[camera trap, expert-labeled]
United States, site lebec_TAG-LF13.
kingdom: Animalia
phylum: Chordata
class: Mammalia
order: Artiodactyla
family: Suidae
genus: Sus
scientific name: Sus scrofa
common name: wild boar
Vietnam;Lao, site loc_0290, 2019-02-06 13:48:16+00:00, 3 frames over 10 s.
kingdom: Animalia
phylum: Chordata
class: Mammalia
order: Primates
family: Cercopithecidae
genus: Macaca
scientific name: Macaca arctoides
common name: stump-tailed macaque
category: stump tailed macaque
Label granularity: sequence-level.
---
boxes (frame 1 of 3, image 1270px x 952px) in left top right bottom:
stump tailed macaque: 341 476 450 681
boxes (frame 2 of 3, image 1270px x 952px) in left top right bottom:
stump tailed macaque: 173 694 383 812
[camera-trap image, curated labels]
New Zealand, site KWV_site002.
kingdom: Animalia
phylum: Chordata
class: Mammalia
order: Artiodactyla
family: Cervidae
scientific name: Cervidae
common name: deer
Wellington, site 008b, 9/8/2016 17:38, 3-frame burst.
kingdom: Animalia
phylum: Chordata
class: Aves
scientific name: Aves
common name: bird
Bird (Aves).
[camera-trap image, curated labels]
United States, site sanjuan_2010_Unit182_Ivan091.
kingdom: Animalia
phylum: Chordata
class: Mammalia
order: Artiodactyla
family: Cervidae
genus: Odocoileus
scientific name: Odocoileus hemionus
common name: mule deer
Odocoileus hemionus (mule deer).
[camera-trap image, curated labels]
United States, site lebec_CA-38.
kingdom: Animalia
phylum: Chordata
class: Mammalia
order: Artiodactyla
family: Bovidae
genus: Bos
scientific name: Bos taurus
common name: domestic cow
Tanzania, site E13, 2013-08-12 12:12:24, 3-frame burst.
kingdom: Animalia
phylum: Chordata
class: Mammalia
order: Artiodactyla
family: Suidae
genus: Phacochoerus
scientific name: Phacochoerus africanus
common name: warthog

_ _ _

WHAT IS EXPECTED - The records need to be reproduced in their entirety, word for word.

ANSWER TO THIS PROBLEM -
[camera trap, expert-labeled]
United States, site lebec_TAG-LF13.
kingdom: Animalia
phylum: Chordata
class: Mammalia
order: Artiodactyla
family: Suidae
genus: Sus
scientific name: Sus scrofa
common name: wild boar
Vietnam;Lao, site loc_0290, 2019-02-06 13:48:16+00:00, 3 frames over 10 s.
kingdom: Animalia
phylum: Chordata
class: Mammalia
order: Primates
family: Cercopithecidae
genus: Macaca
scientific name: Macaca arctoides
common name: stump-tailed macaque
category: stump tailed macaque
Label granularity: sequence-level.
---
boxes (frame 1 of 3, image 1270px x 952px) in left top right bottom:
stump tailed macaque: 341 476 450 681
boxes (frame 2 of 3, image 1270px x 952px) in left top right bottom:
stump tailed macaque: 173 694 383 812
[camera-trap image, curated labels]
New Zealand, site KWV_site002.
kingdom: Animalia
phylum: Chordata
class: Mammalia
order: Artiodactyla
family: Cervidae
scientific name: Cervidae
common name: deer
Wellington, site 008b, 9/8/2016 17:38, 3-frame burst.
kingdom: Animalia
phylum: Chordata
class: Aves
scientific name: Aves
common name: bird
Bird (Aves).
[camera-trap image, curated labels]
United States, site sanjuan_2010_Unit182_Ivan091.
kingdom: Animalia
phylum: Chordata
class: Mammalia
order: Artiodactyla
family: Cervidae
genus: Odocoileus
scientific name: Odocoileus hemionus
common name: mule deer
Odocoileus hemionus (mule deer).
[camera-trap image, curated labels]
United States, site lebec_CA-38.
kingdom: Animalia
phylum: Chordata
class: Mammalia
order: Artiodactyla
family: Bovidae
genus: Bos
scientific name: Bos taurus
common name: domestic cow
Tanzania, site E13, 2013-08-12 12:12:24, 3-frame burst.
kingdom: Animalia
phylum: Chordata
class: Mammalia
order: Artiodactyla
family: Suidae
genus: Phacochoerus
scientific name: Phacochoerus africanus
common name: warthog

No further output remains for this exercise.